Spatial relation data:
— START —

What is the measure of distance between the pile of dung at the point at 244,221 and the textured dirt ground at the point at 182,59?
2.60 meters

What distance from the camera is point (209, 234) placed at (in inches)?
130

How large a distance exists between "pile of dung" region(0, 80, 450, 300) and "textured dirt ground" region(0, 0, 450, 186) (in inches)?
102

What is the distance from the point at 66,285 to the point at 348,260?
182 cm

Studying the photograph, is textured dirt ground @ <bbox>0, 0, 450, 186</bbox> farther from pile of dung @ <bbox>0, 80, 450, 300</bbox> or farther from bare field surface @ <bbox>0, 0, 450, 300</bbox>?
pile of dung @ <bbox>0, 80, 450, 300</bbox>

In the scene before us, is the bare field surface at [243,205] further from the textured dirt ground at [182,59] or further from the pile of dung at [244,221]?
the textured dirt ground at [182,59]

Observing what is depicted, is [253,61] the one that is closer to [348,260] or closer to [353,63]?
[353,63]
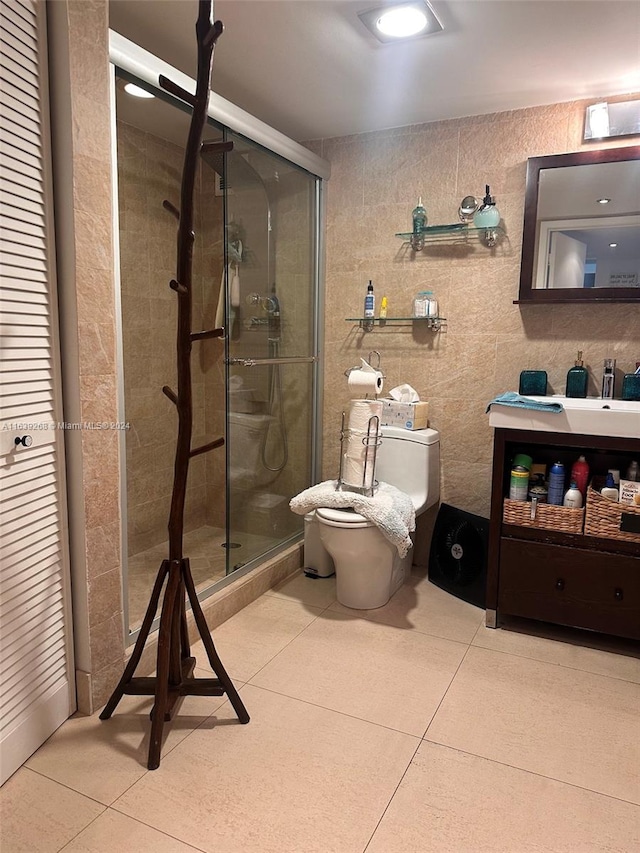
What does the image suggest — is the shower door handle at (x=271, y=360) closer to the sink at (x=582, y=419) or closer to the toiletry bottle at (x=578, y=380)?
the sink at (x=582, y=419)

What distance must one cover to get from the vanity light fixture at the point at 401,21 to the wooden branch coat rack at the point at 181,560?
706 millimetres

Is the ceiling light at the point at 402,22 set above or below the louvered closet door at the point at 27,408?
above

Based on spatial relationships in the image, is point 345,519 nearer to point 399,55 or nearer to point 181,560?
point 181,560

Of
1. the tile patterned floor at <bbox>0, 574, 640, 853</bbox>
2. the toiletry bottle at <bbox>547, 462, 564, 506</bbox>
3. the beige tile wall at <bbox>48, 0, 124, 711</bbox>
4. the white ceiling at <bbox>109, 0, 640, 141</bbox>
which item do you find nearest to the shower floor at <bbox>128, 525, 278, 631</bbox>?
the tile patterned floor at <bbox>0, 574, 640, 853</bbox>

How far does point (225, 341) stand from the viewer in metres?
2.64

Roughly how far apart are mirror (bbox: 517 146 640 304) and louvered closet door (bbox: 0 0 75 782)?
6.65 feet

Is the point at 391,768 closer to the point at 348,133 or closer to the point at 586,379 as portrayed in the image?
the point at 586,379

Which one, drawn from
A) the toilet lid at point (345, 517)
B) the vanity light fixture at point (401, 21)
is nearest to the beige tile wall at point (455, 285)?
the toilet lid at point (345, 517)

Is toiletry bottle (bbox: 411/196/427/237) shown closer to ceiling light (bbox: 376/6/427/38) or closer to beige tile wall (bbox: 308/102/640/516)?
beige tile wall (bbox: 308/102/640/516)

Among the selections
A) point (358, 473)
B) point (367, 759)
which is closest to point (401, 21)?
point (358, 473)

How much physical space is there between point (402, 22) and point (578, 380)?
5.18 ft

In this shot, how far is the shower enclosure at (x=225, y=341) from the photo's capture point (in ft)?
8.67

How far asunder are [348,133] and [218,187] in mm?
852

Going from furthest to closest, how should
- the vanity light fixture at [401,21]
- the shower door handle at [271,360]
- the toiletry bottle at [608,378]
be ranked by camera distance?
the shower door handle at [271,360] → the toiletry bottle at [608,378] → the vanity light fixture at [401,21]
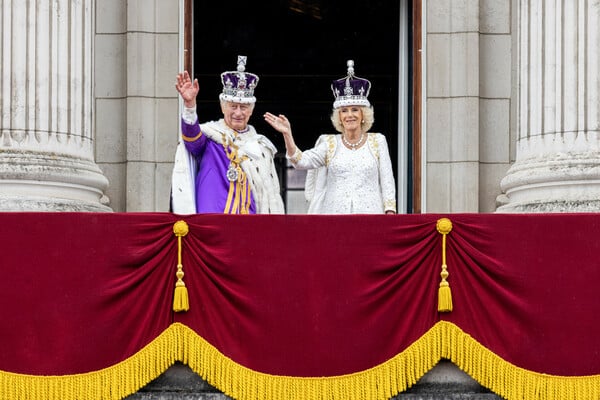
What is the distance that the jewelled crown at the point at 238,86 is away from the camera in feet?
41.7

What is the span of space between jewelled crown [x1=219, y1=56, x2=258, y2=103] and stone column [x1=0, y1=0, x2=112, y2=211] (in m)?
1.39

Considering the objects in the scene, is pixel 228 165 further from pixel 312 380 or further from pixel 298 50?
pixel 298 50

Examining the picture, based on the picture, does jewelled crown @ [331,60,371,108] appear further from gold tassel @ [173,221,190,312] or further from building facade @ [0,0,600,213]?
gold tassel @ [173,221,190,312]

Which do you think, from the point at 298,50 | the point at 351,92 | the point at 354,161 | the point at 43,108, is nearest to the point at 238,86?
the point at 351,92

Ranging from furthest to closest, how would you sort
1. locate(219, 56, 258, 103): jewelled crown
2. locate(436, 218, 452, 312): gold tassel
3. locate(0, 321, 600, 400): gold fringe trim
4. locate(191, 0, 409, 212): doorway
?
locate(191, 0, 409, 212): doorway → locate(219, 56, 258, 103): jewelled crown → locate(436, 218, 452, 312): gold tassel → locate(0, 321, 600, 400): gold fringe trim

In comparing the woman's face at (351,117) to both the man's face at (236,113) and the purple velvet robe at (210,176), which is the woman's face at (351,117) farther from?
the purple velvet robe at (210,176)

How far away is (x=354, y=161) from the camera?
42.9ft

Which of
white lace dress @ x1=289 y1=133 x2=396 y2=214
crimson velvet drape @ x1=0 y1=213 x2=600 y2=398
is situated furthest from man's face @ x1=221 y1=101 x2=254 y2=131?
crimson velvet drape @ x1=0 y1=213 x2=600 y2=398

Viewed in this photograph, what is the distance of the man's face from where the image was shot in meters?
12.9

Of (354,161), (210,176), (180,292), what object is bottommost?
(180,292)

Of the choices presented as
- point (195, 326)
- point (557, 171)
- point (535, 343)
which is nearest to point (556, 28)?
point (557, 171)

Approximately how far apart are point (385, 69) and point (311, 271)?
9.47 metres

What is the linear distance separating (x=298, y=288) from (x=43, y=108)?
3253 mm

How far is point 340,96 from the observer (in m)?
13.1
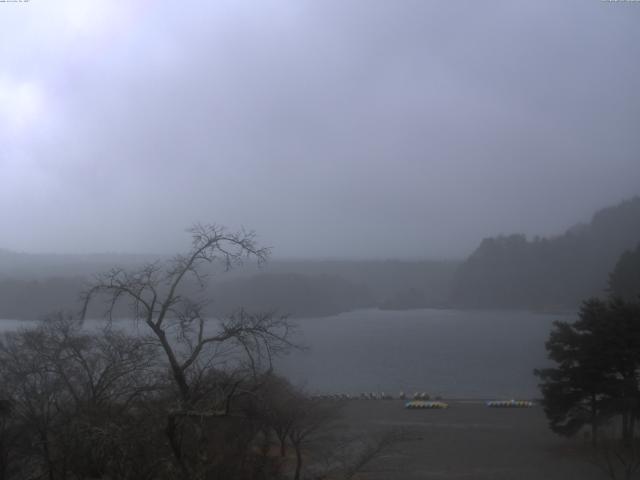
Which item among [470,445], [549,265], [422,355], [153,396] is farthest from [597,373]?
[549,265]

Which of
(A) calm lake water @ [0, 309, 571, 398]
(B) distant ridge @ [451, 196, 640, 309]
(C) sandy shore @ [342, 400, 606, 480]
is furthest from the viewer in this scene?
(B) distant ridge @ [451, 196, 640, 309]

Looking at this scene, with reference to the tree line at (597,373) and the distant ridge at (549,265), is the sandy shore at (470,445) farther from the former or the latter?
the distant ridge at (549,265)

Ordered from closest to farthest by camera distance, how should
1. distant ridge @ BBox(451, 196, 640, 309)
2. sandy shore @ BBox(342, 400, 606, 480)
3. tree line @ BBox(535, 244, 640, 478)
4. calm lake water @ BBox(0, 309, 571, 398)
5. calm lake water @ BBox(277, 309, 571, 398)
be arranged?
sandy shore @ BBox(342, 400, 606, 480) < tree line @ BBox(535, 244, 640, 478) < calm lake water @ BBox(0, 309, 571, 398) < calm lake water @ BBox(277, 309, 571, 398) < distant ridge @ BBox(451, 196, 640, 309)

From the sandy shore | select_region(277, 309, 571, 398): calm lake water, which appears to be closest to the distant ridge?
select_region(277, 309, 571, 398): calm lake water

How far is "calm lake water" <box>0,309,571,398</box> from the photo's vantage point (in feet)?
99.2

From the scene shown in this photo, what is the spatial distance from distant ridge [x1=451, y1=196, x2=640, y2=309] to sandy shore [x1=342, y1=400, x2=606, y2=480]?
19.0 meters

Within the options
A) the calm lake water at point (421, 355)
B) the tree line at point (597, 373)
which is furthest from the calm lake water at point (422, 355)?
the tree line at point (597, 373)

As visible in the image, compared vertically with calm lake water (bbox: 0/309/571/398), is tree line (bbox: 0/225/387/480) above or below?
above

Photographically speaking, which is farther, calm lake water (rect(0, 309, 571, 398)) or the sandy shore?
calm lake water (rect(0, 309, 571, 398))

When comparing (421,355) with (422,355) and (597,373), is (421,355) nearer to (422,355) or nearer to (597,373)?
(422,355)

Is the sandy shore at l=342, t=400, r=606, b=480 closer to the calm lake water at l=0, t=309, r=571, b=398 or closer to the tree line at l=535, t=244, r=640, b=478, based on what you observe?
the tree line at l=535, t=244, r=640, b=478

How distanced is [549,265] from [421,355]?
2104 centimetres

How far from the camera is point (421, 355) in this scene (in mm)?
39469

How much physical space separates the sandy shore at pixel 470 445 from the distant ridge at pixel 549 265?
19.0 meters
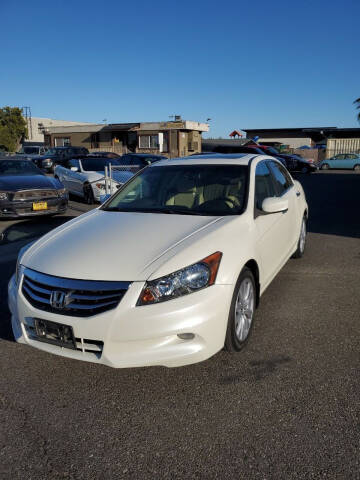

— END —

§ **Requirements**
Copy out every one of the rows above word for word, without the pictures.

§ **Written answer**
What is the measure of distance between the pile of dung at the point at 244,221 and the textured dirt ground at the point at 182,59?
2.60 meters

What distance from the camera is point (209, 234) placed at (in inches)?
130

How large a distance exists between "pile of dung" region(0, 80, 450, 300) and "textured dirt ground" region(0, 0, 450, 186) (in inches)?
102

What is the distance from the point at 66,285 to the point at 348,260?
182 cm

Studying the photograph, is textured dirt ground @ <bbox>0, 0, 450, 186</bbox> farther from pile of dung @ <bbox>0, 80, 450, 300</bbox> or farther from bare field surface @ <bbox>0, 0, 450, 300</bbox>?
pile of dung @ <bbox>0, 80, 450, 300</bbox>

In the scene before us, is the bare field surface at [243,205] further from the textured dirt ground at [182,59] or further from the pile of dung at [244,221]?
the textured dirt ground at [182,59]

Observing what is depicted, is [253,61] the one that is closer to [348,260] or closer to [353,63]?
[353,63]
What does the image suggest — is the shower door handle at (x=271, y=360) closer to the sink at (x=582, y=419) or closer to the toiletry bottle at (x=578, y=380)?
the sink at (x=582, y=419)

What distance must one cover to get from the vanity light fixture at the point at 401,21 to the wooden branch coat rack at the point at 181,560?
706 millimetres

Is the ceiling light at the point at 402,22 set above or below the louvered closet door at the point at 27,408?
above

Based on spatial relationships in the image, is point 345,519 nearer to point 399,55 or nearer to point 181,560?
point 181,560

Of
1. the tile patterned floor at <bbox>0, 574, 640, 853</bbox>
2. the toiletry bottle at <bbox>547, 462, 564, 506</bbox>
3. the beige tile wall at <bbox>48, 0, 124, 711</bbox>
4. the white ceiling at <bbox>109, 0, 640, 141</bbox>
which item do you find nearest to the shower floor at <bbox>128, 525, 278, 631</bbox>?
the tile patterned floor at <bbox>0, 574, 640, 853</bbox>

How far does point (225, 341) stand from the viewer in metres?
2.64

Roughly how far apart are mirror (bbox: 517 146 640 304) and louvered closet door (bbox: 0 0 75 782)?
6.65 feet

Is the point at 391,768 closer to the point at 348,133 or closer to the point at 586,379 as portrayed in the image?
the point at 586,379

Which one, drawn from
A) the toilet lid at point (345, 517)
B) the vanity light fixture at point (401, 21)
is nearest to the beige tile wall at point (455, 285)?
the toilet lid at point (345, 517)

Is toiletry bottle (bbox: 411/196/427/237) shown closer to ceiling light (bbox: 376/6/427/38) or closer to beige tile wall (bbox: 308/102/640/516)?
beige tile wall (bbox: 308/102/640/516)

Among the selections
A) point (358, 473)
B) point (367, 759)
which is closest to point (401, 21)?
point (358, 473)

How much physical space is there between point (402, 22) and point (578, 380)?
5.18 ft

In this shot, how far is the shower enclosure at (x=225, y=341) from the photo's capture point (in ft)?
8.67

How far asunder are [348,133] and [218,187] in mm?
852

Going from furthest to closest, how should
- the vanity light fixture at [401,21]
- the shower door handle at [271,360]
- the toiletry bottle at [608,378]
be ranked by camera distance?
the shower door handle at [271,360] → the toiletry bottle at [608,378] → the vanity light fixture at [401,21]
What is the distance that the jewelled crown at the point at 238,86 is away from the camera in feet?
41.7

What is the span of space between jewelled crown [x1=219, y1=56, x2=258, y2=103] and stone column [x1=0, y1=0, x2=112, y2=211] (in m)?
1.39

Considering the objects in the scene, is pixel 228 165 further from pixel 312 380 or further from pixel 298 50?
pixel 298 50

Examining the picture, based on the picture, does jewelled crown @ [331,60,371,108] appear further from gold tassel @ [173,221,190,312] or further from building facade @ [0,0,600,213]?
gold tassel @ [173,221,190,312]

Which do you think, from the point at 298,50 | the point at 351,92 | the point at 354,161 | the point at 43,108, is nearest to the point at 238,86?
the point at 351,92

Ranging from furthest to closest, how would you sort
1. locate(219, 56, 258, 103): jewelled crown
2. locate(436, 218, 452, 312): gold tassel
3. locate(0, 321, 600, 400): gold fringe trim
4. locate(191, 0, 409, 212): doorway
?
locate(191, 0, 409, 212): doorway → locate(219, 56, 258, 103): jewelled crown → locate(436, 218, 452, 312): gold tassel → locate(0, 321, 600, 400): gold fringe trim

In comparing the woman's face at (351,117) to both the man's face at (236,113) and the purple velvet robe at (210,176), which is the woman's face at (351,117) farther from?
the purple velvet robe at (210,176)

How far away is (x=354, y=161) from the camera?
42.9ft

Which of
white lace dress @ x1=289 y1=133 x2=396 y2=214
crimson velvet drape @ x1=0 y1=213 x2=600 y2=398
is situated furthest from man's face @ x1=221 y1=101 x2=254 y2=131?
crimson velvet drape @ x1=0 y1=213 x2=600 y2=398

Viewed in this photograph, what is the distance of the man's face from where the image was shot in meters?
12.9

Of (354,161), (210,176), (180,292), what object is bottommost?
(180,292)

Of the choices presented as
- point (195, 326)
- point (557, 171)
- point (535, 343)
which is nearest to point (556, 28)?
point (557, 171)

Approximately how far apart are point (385, 69) and point (311, 271)?
9.47 metres

What is the linear distance separating (x=298, y=288) from (x=43, y=108)?
3253 mm

How far is point 340,96 from the observer (in m)?
13.1
Which item among [470,445], [549,265], [422,355], [153,396] is farthest from [597,373]?
[549,265]

Which of
(A) calm lake water @ [0, 309, 571, 398]
(B) distant ridge @ [451, 196, 640, 309]
(C) sandy shore @ [342, 400, 606, 480]
is furthest from the viewer in this scene?
(B) distant ridge @ [451, 196, 640, 309]

Looking at this scene, with reference to the tree line at (597,373) and the distant ridge at (549,265), is the sandy shore at (470,445) farther from the former or the latter?
the distant ridge at (549,265)

Ordered from closest to farthest by camera distance, how should
1. distant ridge @ BBox(451, 196, 640, 309)
2. sandy shore @ BBox(342, 400, 606, 480)
3. tree line @ BBox(535, 244, 640, 478)
4. calm lake water @ BBox(0, 309, 571, 398)
5. calm lake water @ BBox(277, 309, 571, 398)
be arranged?
sandy shore @ BBox(342, 400, 606, 480) < tree line @ BBox(535, 244, 640, 478) < calm lake water @ BBox(0, 309, 571, 398) < calm lake water @ BBox(277, 309, 571, 398) < distant ridge @ BBox(451, 196, 640, 309)

From the sandy shore | select_region(277, 309, 571, 398): calm lake water, which appears to be closest to the distant ridge?
select_region(277, 309, 571, 398): calm lake water

How far is "calm lake water" <box>0,309,571,398</box> from the photo's vantage point (in feet)?
99.2

From the scene shown in this photo, what is the spatial distance from distant ridge [x1=451, y1=196, x2=640, y2=309] to sandy shore [x1=342, y1=400, x2=606, y2=480]?
19.0 meters

Within the options
A) the calm lake water at point (421, 355)
B) the tree line at point (597, 373)
which is furthest from the calm lake water at point (422, 355)?
the tree line at point (597, 373)

As visible in the image, compared vertically with calm lake water (bbox: 0/309/571/398), is tree line (bbox: 0/225/387/480) above or below?
above

Photographically speaking, which is farther, calm lake water (rect(0, 309, 571, 398)) or the sandy shore?
calm lake water (rect(0, 309, 571, 398))

When comparing (421,355) with (422,355) and (597,373), is (421,355) nearer to (422,355) or nearer to (597,373)?
(422,355)

Is the sandy shore at l=342, t=400, r=606, b=480 closer to the calm lake water at l=0, t=309, r=571, b=398 or closer to the tree line at l=535, t=244, r=640, b=478, based on what you observe?
the tree line at l=535, t=244, r=640, b=478

How distanced is [549,265] from [421,355]?
2104 centimetres

How far from the camera is point (421, 355) in this scene (in mm)?
39469

How much physical space separates the sandy shore at pixel 470 445 from the distant ridge at pixel 549 265?
19.0 meters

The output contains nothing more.